* Begin ARTICLE *

Mock 8 Flashcards
According to the Standards, a member who manages an index fund is:
only required to invest in a manner consistent with the fund’s stated mandate.
only required to determine the suitability of the fund for those who invest in the fund.
both required to invest in a manner consistent with the fund’s stated mandate and to determine the suitability of the fund for those who invest in the fund.
only required to invest in a manner consistent with the fund’s stated mandate.
A is correct because according to Standard III(C), Suitability, “Some members … are responsible for managing a fund to an index or an expected mandate. The responsibility of these members and candidates is to invest in a manner consistent with the stated mandate. Members and candidates who manage pooled assets to a specific mandate are not responsible for determining the suitability of the fund as an investment for investors who may be purchasing shares in the fund.
Robert Dowling, CFA, is part of a research team. Dowling’s team has recommended a “buy” rating on a company, but Dowling does not agree with the recommendation. To comply with the Standard relating to diligence and reasonable basis, Dowling:
must decline to be identified with the report.
must ensure that the report reflects his opinion.
may continue to be identified with the report as long as the recommendation has a reasonable basis.
may continue to be identified with the report as long as the recommendation has a reasonable basis.
C is correct because according to Standard V (A), Diligence and Reasonable Basis, if a member “believes that the consensus opinion has a reasonable and adequate basis and is independent and objective, the member or candidate need not decline to be identified with the report. If the member or candidate is confident in the process, the member or candidate does not need to dissociate from the report even if it does not reflect his or her opinion.” Thus, Dowling may accept the group’s decision and may be identified with the report as long as it has a reasonable basis.
Mabel Albright, CFA, resigns to work at a new firm. For her research report at the new firm, she re-creates the supporting records from her memory and uses the historical recommendations she made at her previous firm. Albright violates the Standards:
only by re-creating the supporting records from her memory.
only by using the historical recommendations at her previous firm.
both by re-creating the supporting records from her memory and by using the historical recommendations at her previous firm.
both by re-creating the supporting records from her memory and by using the historical recommendations at her previous firm.
C is correct because according to Standard V(C), Record Retention, “The member or candidate cannot use historical recommendations or research reports created at the previous firm because the supporting documentation is unavailable. For future use, the member or candidate must re-create the supporting records at the new firm with information gathered through public sources or directly from the covered company and not from memory or sources obtained at the previous employer.”
According to the Code and Standards regarding knowledge of laws and regulations, CFA Institute members and candidates must:
understand the relevant regulations for all the countries where they trade securities.
have detailed knowledge of all the laws that could potentially govern the member’s activities.
spend a minimum of five hours per calendar year on continuing education activities related to applicable laws and regulations.

* End ARTICLE *
* Begin DATASET SECTION *

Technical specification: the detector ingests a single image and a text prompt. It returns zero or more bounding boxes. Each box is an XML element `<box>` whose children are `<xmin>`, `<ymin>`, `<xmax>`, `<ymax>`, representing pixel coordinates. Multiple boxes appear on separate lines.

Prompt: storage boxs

* End DATASET SECTION *

# OBJECTIVE:
In the flashcards, which Standard requires a member who moves to a new firm to re-create supporting records from public sources or from the covered company rather than from memory?

# TASK OUTPUT:
Standard V(C), Record Retention.